Und auch sonst kann sich das Land nicht auf den Gewinn verlassen. Sollten nämlich Kosten für die Instandhaltung der Asphaltstrecke oder Lärmüberschreitungen fällig werden, sind diese Einnahmen schnell wieder aufgebraucht. Denn aus der alten Vertragsklausel, nach der bei nicht stattfindenden Formel-1-Rennen 1,45 Millionen Euro vom Land an die Red-Bull-Betreibergesellschaft fließen, wurde eine andere Klausel, die auch weiterhin Landesförderungen möglich machen soll: Weil die Asphaltstrecke des Rings im Gegensatz zum Grundstück, auf dem sie liegt, dem Land gehört, soll dieses auch für deren Instandhaltung aufkommen. Gegen Rechnungslegung können so Kosten bis zu maximal 1,45 Millionen Euro geltend gemacht werden. Im letzten Jahr sollen diese Gelder aber laut dem Büro von Landesrat Buchmann nicht genutzt worden sein. Ein erfolgreiches Projekt scheint es also vor allem für Dietrich Mateschitz und seinen Red-Bull-Konzern zu werden. Denn die Dose mit dem Energydrink hat nicht nur ermöglicht, dass eine solche Investition in Mateschitz‘ alter Heimat möglich ist, sondern der Konzern soll davon auch profitieren. Und dazu gehört auch der nicht zu unterschätzende Marketingeffekt. Dem kann man sich an keiner Stelle des Rings entziehen. Nicht einmal bei den zahlreichen kleinen Veranstaltungen, die regelmäßig auf dem Gelände der Rennstrecke stattfinden. Zum Beispiel hat der steirische Autocluster heuer seine alljährliche Tagung in den Räumen veranstaltet, in denen sonst die VIP-Zuschauer der Auto- und Motorradrennen den Start verfolgen. Mit Red Bull hat diese Veranstaltung nichts zu tun, aber während draußen ein kleines Oldtimerrennen stattfindet, werden drinnen Getränke verteilt: »Wasser, Carpe Diem oder aus dem eigenen Haus: ein Red Bull«, erklärt die freundliche Service-Dame. Dabei ist nicht ganz klar, ob sie es nur nicht sagen will oder ob sie gar nicht weiß, dass auch Carpe Diem zum Mateschitz-Konzern gehört und selbst das stille Mineralwasser mit dem Logo der zwei Bullen versehen ist.

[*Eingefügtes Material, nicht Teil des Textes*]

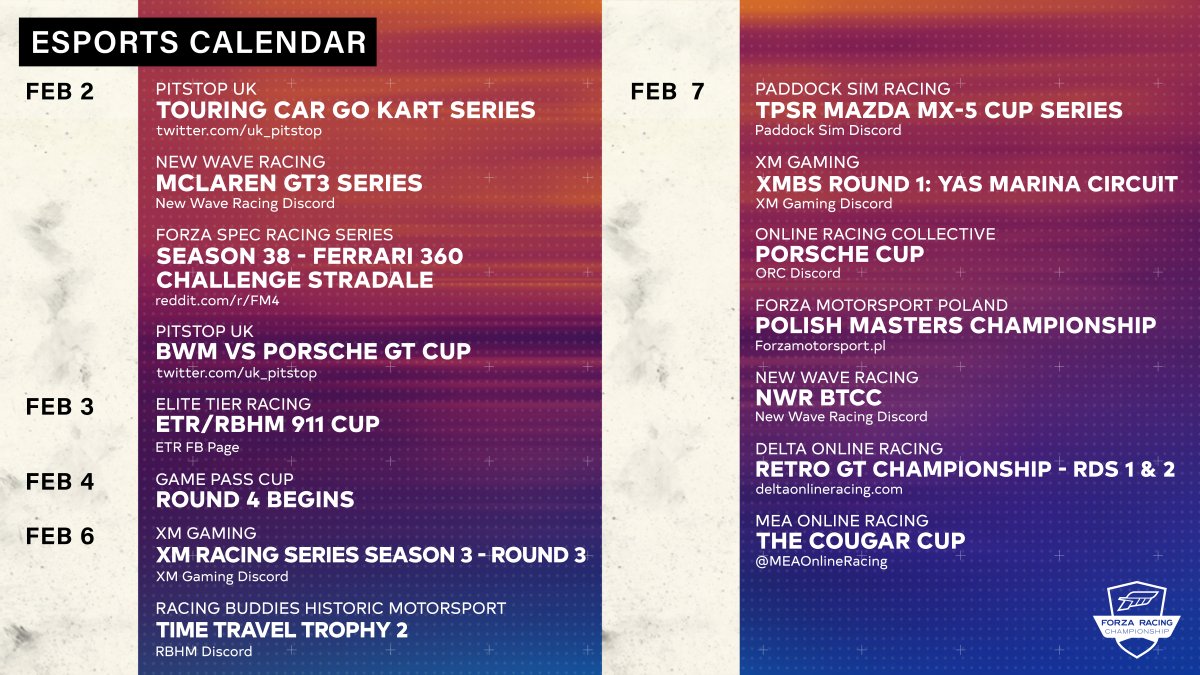 ESPORTS CALENDAR

FEB 2

PITSTOP UK
TOURING CAR GO KART SERIES
twitter.com/uk_pitstop

NEW WAVE RACING
MCLAREN GT3 SERIES
New Wave Racing Discord

FORZA SPEC RACING SERIES
SEASON 38 - FERRARI 360 CHALLENGE STRADALE
reddit.com/r/FM4

PITSTOP UK
BWM VS PORSCHE GT CUP
twitter.com/uk_pitstop

FEB 3

ELITE TIER RACING
ETR/RBHM 911 CUP
ETR FB Page

FEB 4

GAME PASS CUP
ROUND 4 BEGINS

FEB 6

XM GAMING
XM RACING SERIES SEASON 3 - ROUND 3
XM Gaming Discord

RACING BUDDIES HISTORIC MOTORSPORT
TIME TRAVEL TROPHY 2
RBHM Discord

FEB 7

PADDOCK SIM RACING
TPSR MAZDA MX-5 CUP SERIES
Paddock Sim Discord

XM GAMING
XMBS ROUND 1: YAS MARINA CIRCUIT
XM Gaming Discord

ONLINE RACING COLLECTIVE
PORSCHE CUP
ORC Discord

FORZA MOTORSPORT POLAND
POLISH MASTERS CHAMPIONSHIP
Forzamotorsport.pl

NEW WAVE RACING
NWR BTCC
New Wave Racing Discord

DELTA ONLINE RACING
RETRO GT CHAMPIONSHIP - RDS 1 & 2
deltaonlineracing.com

MEA ONLINE RACING
THE COUGAR CUP
@MEAOnlineRacing

FORZA RACING CHAMPIONSHIP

Worst Practice: Nürburgring
Eine Win-Win-Situation für alle Beteiligten bleibt es auch nur, wenn alles gut geht. Erfolgsversprechende Studien gab es nämlich auch immer wieder für den berühmten Nürburgring in Deutschland. Doch dort fliegt der Eigentümergesellschaft und dem Land gerade alles um die Ohren, was 1927 als ambitioniertes Projekt begann. Trotz kontinuierlicher Besuche durch die Formel 1, zuletzt im jährlichen Wechsel mit dem Hockenheimring, blieb der erhoffte Gewinn aus. 2004 und 2005 sollen die Formel-1-Rennen jeweils Verluste von rund neun Millionen Euro verursacht haben. Auch die alternativen Nutzungsversuche als Erlebnispark blieben bis jetzt erfolglos und kosteten sowohl den Hauptgeschäftsführer als auch den Finanzminister des Landes Rheinland-Pfalz ihre Posten. Die Betreiber zahlten in den letzten Jahren ihre Pacht nicht mehr an die Landesgesellschaft und von den geschaffenen Arbeitsplätzen müssen knapp 100 Stellen gestrichen werden. Ein Millionengrab, über das viele nur noch den Kopf schütteln.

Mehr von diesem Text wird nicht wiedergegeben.